Унылая повторяемость революционных перемен может привести только к унификации того самого мира, что прежде был сложным, неоднородным, многоцветным и многозвучным. История о том, как приехавший из Ярославля доктор бесцветно и вдохновенно рассказывал петроградским литераторам о том, как совершенно особенно (ровно так, как везде) проходила его революция в Ярославле, корреспондирует с зачином главы о Воротынцеве в Киеве. Именно там, в древнейшей из трех русских столиц, своем особо любимом городе, Воротынцев осознает, что же происходит со страной и с ним самим. «Зажатый безпомощной чуркой, ощутил, что эту революцию, ошеломившую его в Москве, вот он в Киеве уже ненавидит». Осознает потому, что именно там (хотя формального порядка в Киеве пока больше, чем в Москве) он видит революцию воочию — видит однообразное веселье толпы, прущей куда-то под красными флагами и низвергающей памятник тому, кто посмел сказать первой революции: «Не запугаете!» («За-вяжем столыпинский галстук!») Начинается же глава эта с рассуждения (голоса автора и героя сливаются) о своеобычности каждого из больших русских городов: «…Да кроме деревенской, что ж Россия и есть, как не два сорока таких городов? В разнообразии их ликов — соединённый лик России» (379).
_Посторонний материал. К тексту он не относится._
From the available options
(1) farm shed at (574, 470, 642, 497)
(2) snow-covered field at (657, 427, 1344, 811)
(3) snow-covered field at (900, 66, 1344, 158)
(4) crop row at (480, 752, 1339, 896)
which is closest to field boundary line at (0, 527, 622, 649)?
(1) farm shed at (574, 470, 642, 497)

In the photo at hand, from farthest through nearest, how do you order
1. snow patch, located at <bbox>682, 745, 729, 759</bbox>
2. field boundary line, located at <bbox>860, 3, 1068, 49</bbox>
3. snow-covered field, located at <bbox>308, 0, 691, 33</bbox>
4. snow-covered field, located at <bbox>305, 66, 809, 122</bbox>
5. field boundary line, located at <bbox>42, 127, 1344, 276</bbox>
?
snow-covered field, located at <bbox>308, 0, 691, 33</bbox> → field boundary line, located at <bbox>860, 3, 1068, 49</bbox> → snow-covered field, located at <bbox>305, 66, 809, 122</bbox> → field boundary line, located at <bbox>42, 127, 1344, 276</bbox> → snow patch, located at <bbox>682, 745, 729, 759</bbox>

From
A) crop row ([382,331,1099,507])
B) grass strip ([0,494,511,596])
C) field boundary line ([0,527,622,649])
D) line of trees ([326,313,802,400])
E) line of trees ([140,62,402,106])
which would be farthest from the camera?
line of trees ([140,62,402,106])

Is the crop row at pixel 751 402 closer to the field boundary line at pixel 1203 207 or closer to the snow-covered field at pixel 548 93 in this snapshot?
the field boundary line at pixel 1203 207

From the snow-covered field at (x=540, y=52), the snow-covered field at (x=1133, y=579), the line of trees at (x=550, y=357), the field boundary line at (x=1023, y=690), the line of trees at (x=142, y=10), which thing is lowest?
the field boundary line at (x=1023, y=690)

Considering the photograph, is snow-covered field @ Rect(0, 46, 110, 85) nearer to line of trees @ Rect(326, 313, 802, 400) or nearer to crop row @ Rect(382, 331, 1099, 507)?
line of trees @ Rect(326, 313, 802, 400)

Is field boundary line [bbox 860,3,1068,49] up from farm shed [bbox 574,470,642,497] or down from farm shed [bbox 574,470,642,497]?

Это-то разнообразие и отменяет революция, открывая широкую дорогу к «простору» Ленину и ленинцам. Так происходит то самое нашествие варваров, которое предрекает Струве (не только и не столько Шингарёву). В последний «обычный» (хотя волнения уже идут), прощально-праздничный день, глядя с Троицкого моста на торжественную панораму прекрасного города, который уже завтра превратится в ад:
— В нашей свободе, — медленно говорил Струве, щурясь, — мы должны услышать и плач Ярославны, всю Киевскую Русь. И московские думы. И новгородскую волю. И ополченцев Пожарского. И Азовское сидение. И свободных архангельских крестьян. Народ — живёт сразу: и в настоящем, и в прошлом, и в будущем. И перед своим великим прошлым — мы обязаны. А иначе… Иначе это не свобода будет, а нашествие гуннов на русскую культуру.
Мощное разноголосье русской истории не расслышали — и гунны пришли. Чем обернулось в конечном счете их нашествие? Навсегда ли покончило оно с Россией? Что станется со всем миром, допустившим такую катастрофу? Какой из двух снов Варсонофьева — о мальчике-Христе со всеистребляющей бомбой в руках или о «запечатлении» церкви (России, которая когда-то должна выйти из невидимости, обрести прежние красоту и величие) — сбудется? Солженицын не дает ответа. Он знает, что миновавшие годы — срок исторически ничтожный и что пути истории неисповедимы. Он не позволяет читателю бездумно уповать на светлое будущее, не скрывает от него тех страшных опасностей, что взошли и по сей день всходят из лона русской революции, но и не отнимает надежды.
В заключительных главах «Марта…», когда иным персонажам кажется, что революция утихомирилась и вошла в рамки, мрак отчетливо сгущается. Генерал Иванов, трусливо и подобострастно оправдывающийся перед новой властью, так же отвратителен, как в дни его предательского промедления (642). Немцы, как и прежде, ведут войну профессионально, и никакого облегчения от побед союзников на Западном фронте не будет (643). Колебания Воротынцева (Ставка или повышение) вновь обращают нас к трагедии распадающейся армии (644). Бессмысленна поездка министров в Ставку (643, 646, 652). Захлестывают Таврический очередные депутации, и Родзянко бестолково чередует высокопарные приветственные речи с копеечными интригами (645). Отвергает предложение смелого казачьего старшины покончить со второй властью сахарно-улыбчивый премьер Львов (647). Нет разворота купечеству, над которым виснет неизбежная хлебная монополия (648). Душит производство «рабочая жадность» (649). Произносят звонкие спичи и упоенно обнимаются на банкете у Винавера кадетские лидеры (651). В раскаленном от раздоров Совете только что вернувшийся из ссылки Церетели витийствует о «буржуазной революции», тут же грозит при надобности свергнуть правительство и наконец выдыхает: «Мы больше не будем раскалываться на меньшевиков и большевиков, мы будем — единая социал-демократия!..» (653).
И едет на русский простор Ленин, и сумрачно ходит по Петрограду наливающийся злобой Кирпичников. Революция свое дело сделала. Все уже решено.
Если бы этот приговор был окончательным, Солженицын замкнул бы «Красное Колесо» «Мартом Семнадцатого». Но он написал Четвертый Узел, заканчивающийся — вопреки точно воссозданному безжалостному движению истории, близящему окончательное торжество Ленина и ленинцев, — существенно иной нотой.